If you want to talk about creating scapegoats and strawmen maybe you should look at Glenn Beck. Mr. "The Socialists are going to burn our bibles and force us into the Gulags!" The hypocracy of the right far outweighs any on our side.
Tell that to the gays. Let's ask them how much "freedom" christianity has brought them.
Would you stop it with the monolithic "christianity", already?
I don't know where you live in the USA, ftt, but in most population centers in the USA, there's a Christian church congregation somewhere that either a)makes an appeal to primarily gay Christian congregants; b) has ordained gay clergy; or c) makes approximately zero deal about the presence of uncloseted gay people- including gay couples- in their pews.
examples taken from within 50 miles of where I live:
http://www.lcorsac.org/
http://www.valleyministries.com/
http://glbtsacramento.wordpress.com/2008/06/11/closing-of-metropolitan-community-church/
I'm simply making a statement of fact, here. You do an on-line search, I'm sure you'll find many more. Maybe even in your local area.
Now that that item is crossed off...got any other political trump cards to play on contemporary Christianity, taken in toto? Given that that's apparently the only way you're capable of conceptualizing it, as if it were a monolithic totalitarian plot, like Maoism or something.

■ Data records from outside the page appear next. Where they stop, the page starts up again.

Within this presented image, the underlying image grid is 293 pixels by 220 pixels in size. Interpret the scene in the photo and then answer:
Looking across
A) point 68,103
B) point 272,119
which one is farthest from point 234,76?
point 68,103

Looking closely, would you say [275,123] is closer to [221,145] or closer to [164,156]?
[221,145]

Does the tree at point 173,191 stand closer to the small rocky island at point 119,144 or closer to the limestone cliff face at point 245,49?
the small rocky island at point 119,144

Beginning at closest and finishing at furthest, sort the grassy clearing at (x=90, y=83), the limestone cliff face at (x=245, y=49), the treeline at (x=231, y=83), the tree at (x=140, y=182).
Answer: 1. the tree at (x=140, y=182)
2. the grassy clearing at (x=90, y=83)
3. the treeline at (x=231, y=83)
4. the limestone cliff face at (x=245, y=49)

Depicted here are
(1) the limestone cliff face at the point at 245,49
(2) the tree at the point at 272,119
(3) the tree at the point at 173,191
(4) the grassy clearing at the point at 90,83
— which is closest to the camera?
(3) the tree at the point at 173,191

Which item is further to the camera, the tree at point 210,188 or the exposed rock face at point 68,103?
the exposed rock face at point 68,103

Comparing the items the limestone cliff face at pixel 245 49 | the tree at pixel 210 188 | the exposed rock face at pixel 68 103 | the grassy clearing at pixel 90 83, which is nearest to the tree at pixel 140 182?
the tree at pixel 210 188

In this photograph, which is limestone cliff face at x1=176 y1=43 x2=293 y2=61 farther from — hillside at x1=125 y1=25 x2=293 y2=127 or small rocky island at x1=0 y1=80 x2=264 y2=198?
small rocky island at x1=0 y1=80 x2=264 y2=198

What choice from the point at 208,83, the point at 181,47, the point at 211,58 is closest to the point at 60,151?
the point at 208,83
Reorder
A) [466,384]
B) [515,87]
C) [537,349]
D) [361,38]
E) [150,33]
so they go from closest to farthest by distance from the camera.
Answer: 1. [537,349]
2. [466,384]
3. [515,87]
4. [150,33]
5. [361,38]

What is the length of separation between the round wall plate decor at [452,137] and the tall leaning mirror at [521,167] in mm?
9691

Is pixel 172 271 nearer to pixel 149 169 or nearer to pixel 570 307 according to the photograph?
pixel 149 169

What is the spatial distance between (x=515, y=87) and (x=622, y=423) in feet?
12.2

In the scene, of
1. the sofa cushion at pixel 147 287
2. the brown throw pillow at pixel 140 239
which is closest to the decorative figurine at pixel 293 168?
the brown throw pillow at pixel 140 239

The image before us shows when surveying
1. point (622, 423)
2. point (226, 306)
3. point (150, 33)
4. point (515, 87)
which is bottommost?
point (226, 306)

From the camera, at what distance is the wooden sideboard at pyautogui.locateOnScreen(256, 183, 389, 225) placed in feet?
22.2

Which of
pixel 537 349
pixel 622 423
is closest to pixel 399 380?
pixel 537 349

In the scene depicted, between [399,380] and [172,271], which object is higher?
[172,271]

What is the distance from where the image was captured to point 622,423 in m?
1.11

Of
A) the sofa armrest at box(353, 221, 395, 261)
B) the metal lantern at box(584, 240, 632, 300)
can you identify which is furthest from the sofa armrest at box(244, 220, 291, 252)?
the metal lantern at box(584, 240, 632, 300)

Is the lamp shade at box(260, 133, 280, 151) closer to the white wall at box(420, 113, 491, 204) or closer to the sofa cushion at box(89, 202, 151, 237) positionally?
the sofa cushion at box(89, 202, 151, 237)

I'm not even affiliated with a Christian church congregation, personally. It isn't required. I'm not irrevocably opposed to ever joining one, though, and I do enjoy church services from time to time- a particular recent favorite memory of mine being midnight services for Orthodox Church Easter, a few years back. Nothing dolorous, no cross-and-nail imagery...instead, the icons of the Redeemer, flower petals on the wooden floor of the church, a candlelit procession circling the church, a beautiful liturgy, and a wonderful surprise at the ending. A totally serendipitous discovery, as I was invited to be a guest by a cab passenger of mine, an Assyrian woman! LOL, an Assyrian! Around here, that's rarer than running into a Wintu Indian!
I'm a baptized Presbyterian, many worlds ago. But Christianity is a pretty big tent, as long as you're respectful, and you don't lean too hard for a stranger. It was a wonderful service. Better than any Protestant Easter service I ever attended, to be honest.
Just...fwiw.
I like the Tom T. Hall song as much as 'Jesus is just alright'.
Good for Ehrman for getting this info (taught to me 25 years ago in Catholic School) into mainstream conversation. Maybe if someone from Good Morning America reads his book, they can ask Joel Osteen a real question instead of just gushing over his plans to preach in Yankee Stadium in a few weeks.
When these kinds of articles get published, a laughable and predictable thing occurs with the letters. People who are upront about their distaste for religion take it upon themselves to report what is taught by and what goes on in my church.
The common theme of those letters is that life would be better where religion doesn't exist. Governments have tried to create such a place. One has been nearly successful. They have the second largest economy in the world, and they finally decriminalized sodomy in 1997. Consider if, instead of unfurling a "Bong Hits 4 Jesus" banner in the US, Joe Frederick had carried a banner that read "Democracy - Our Common Ideal" in Tiananmen Square, a five day suspension would have been the least of his worries. Some of my colleagues lost friends and family over there.
I'll take my chances with believers.
There is a God and I'm not Him. However imperfect someone's faith or their understanding of the beginnings of their faith, people who would say the same are my preference.